▸ **Study text**:
-*-*-
Defendant was estopped to deny the corporate existence of plaintiff.
"Where a person enters into a contract with a body purporting to be a corporation, and such body is described in the contract by corporate name which it has assumed, or is otherwise clearly recognized as an existing corporation, such person thereby admits the legal existence of the corporation for the purpose of any action that may be brought to enforce the contract, and in such an action he will not be permitted, by a plea of nul tiel corporation or otherwise, to deny the legality of its corporate existence, unless the case comes within some exception to the general rule." (14 C.J., p. 228.)
The case of Bank of Shasta v. Boyd, 99 Cal. 604,34 P. 337, was a foreclosure action based upon mortgage and note executed by the defendant. It was held that since the defendant dealt with the plaintiff as a corporation, and received from *Page 458 it the consideration of the note, he was estopped from denying that it was a corporation. In California Cured Fruit Assn. v.Stelling, 141 Cal. 713, 75 P. 320, it was held that since defendants had entered into a contract with the plaintiff as a corporation, they would not be allowed by way of collateral attack to deny corporate existence.
-*-*-
▸ **Given records**:
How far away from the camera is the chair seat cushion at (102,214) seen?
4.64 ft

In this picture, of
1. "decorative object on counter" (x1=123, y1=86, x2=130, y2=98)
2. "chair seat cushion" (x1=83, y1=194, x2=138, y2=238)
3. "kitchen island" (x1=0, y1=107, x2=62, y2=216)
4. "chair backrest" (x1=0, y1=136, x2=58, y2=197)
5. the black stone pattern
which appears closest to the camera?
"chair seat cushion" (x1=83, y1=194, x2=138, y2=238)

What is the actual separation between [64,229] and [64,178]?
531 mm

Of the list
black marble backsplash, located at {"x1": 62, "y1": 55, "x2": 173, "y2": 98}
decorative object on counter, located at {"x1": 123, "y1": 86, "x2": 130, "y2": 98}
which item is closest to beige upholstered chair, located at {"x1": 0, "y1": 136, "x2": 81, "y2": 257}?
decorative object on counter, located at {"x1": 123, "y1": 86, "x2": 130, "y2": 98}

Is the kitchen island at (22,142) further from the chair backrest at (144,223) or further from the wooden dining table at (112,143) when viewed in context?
-*-*-
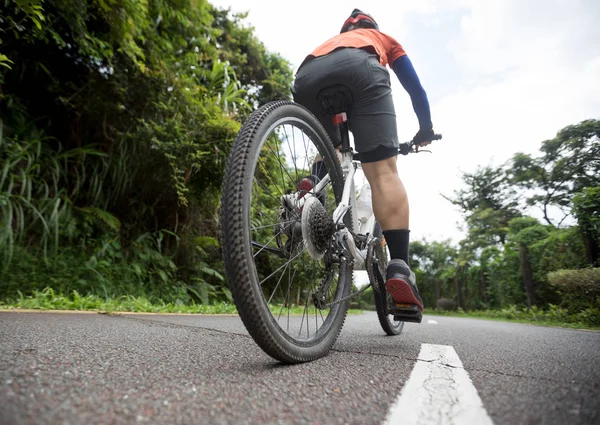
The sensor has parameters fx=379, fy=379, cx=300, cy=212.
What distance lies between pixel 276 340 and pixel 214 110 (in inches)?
-*-*-
▸ **The task**:
Answer these questions from the passage on corporate estoppel above:
(a) What source is cited for the quoted general rule?
(b) What kind of action was Bank of Shasta v. Boyd?
(c) In California Cured Fruit Assn. v. Stelling, by what way were the defendants not allowed to deny corporate existence?

▸ **Solution below**:
(a) 14 C.J., p. 228.
(b) A foreclosure action based upon a mortgage and note executed by the defendant.
(c) By way of collateral attack.